

Parametric models

Unlike Semi-Parametric models, Parametric models are better suited for forecasting and will return smooth functions of $h(t, x)$ or $S(t, x)$ . The most common parametric models available in PySurvival are:

Exponential
Weibull
Gompertz
Log-Logistic
Log-Normal

Instance

To create an instance:

use pysurvival.models.parametric.ExponentialModel to build an Exponential model
use pysurvival.models.parametric.WeibullModel to build a Weibull model
use pysurvival.models.parametric.GompertzModel to build a Gompertz model
use pysurvival.models.parametric.LogLogisticModel to build a Log-Logistic model
use pysurvival.models.parametric.LogNormalModel to build a Log-Normal model

Attributes

aic : double -- value of the Akaike information criterion
times: array-like -- representation of the time axis for the model
time_buckets: array-like -- representation of the time axis of the model using time bins, which are represented by $[ t_{k-1}, t_k )$

API

All the models share the same API.
──────────
TASK INSTRUCTIONS: Copy the parametric models passage from "aic : double" to "the same API.", swapping "time axis" for "time scale".

RECORDS SHOWN:
──────────
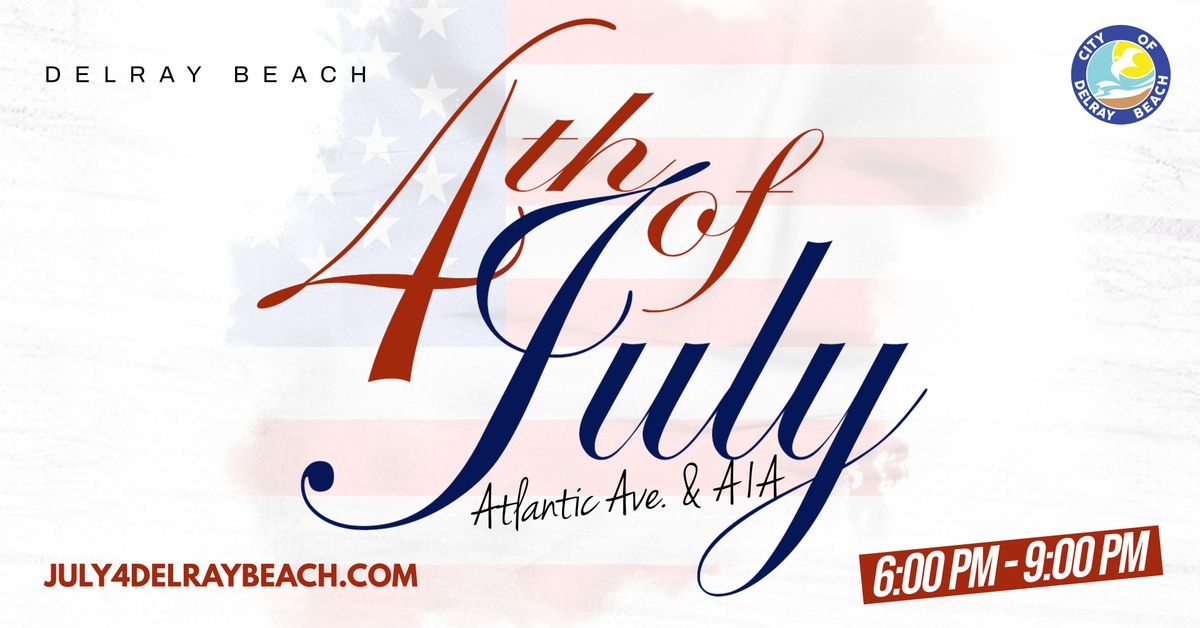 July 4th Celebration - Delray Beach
──────────
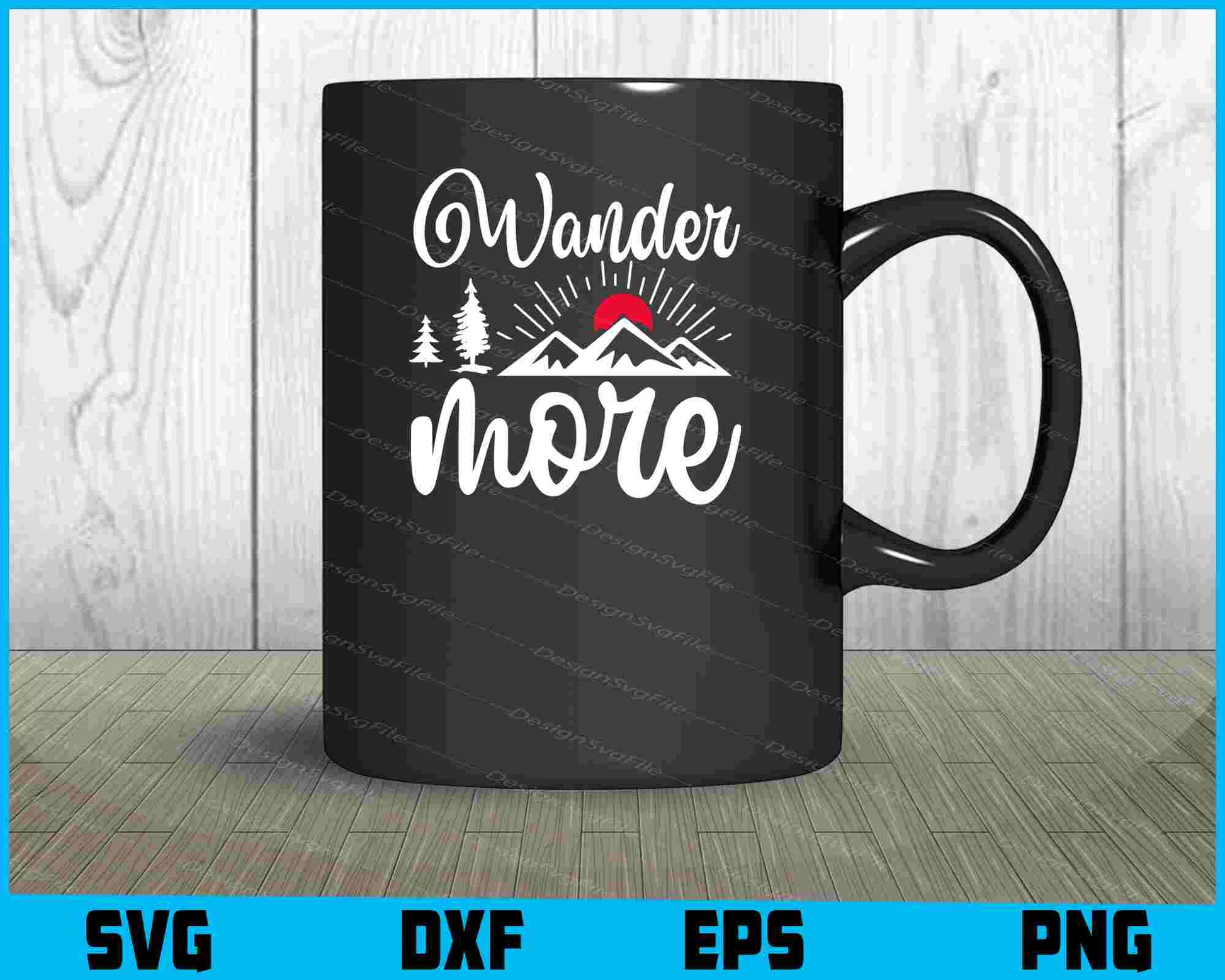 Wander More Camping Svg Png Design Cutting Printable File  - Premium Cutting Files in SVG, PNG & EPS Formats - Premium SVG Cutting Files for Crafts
──────────
ANSWER BELOW:
aic : double -- value of the Akaike information criterion
times: array-like -- representation of the time scale for the model
time_buckets: array-like -- representation of the time scale of the model using time bins, which are represented by $[ t_{k-1}, t_k )$

API

All the models share the same API.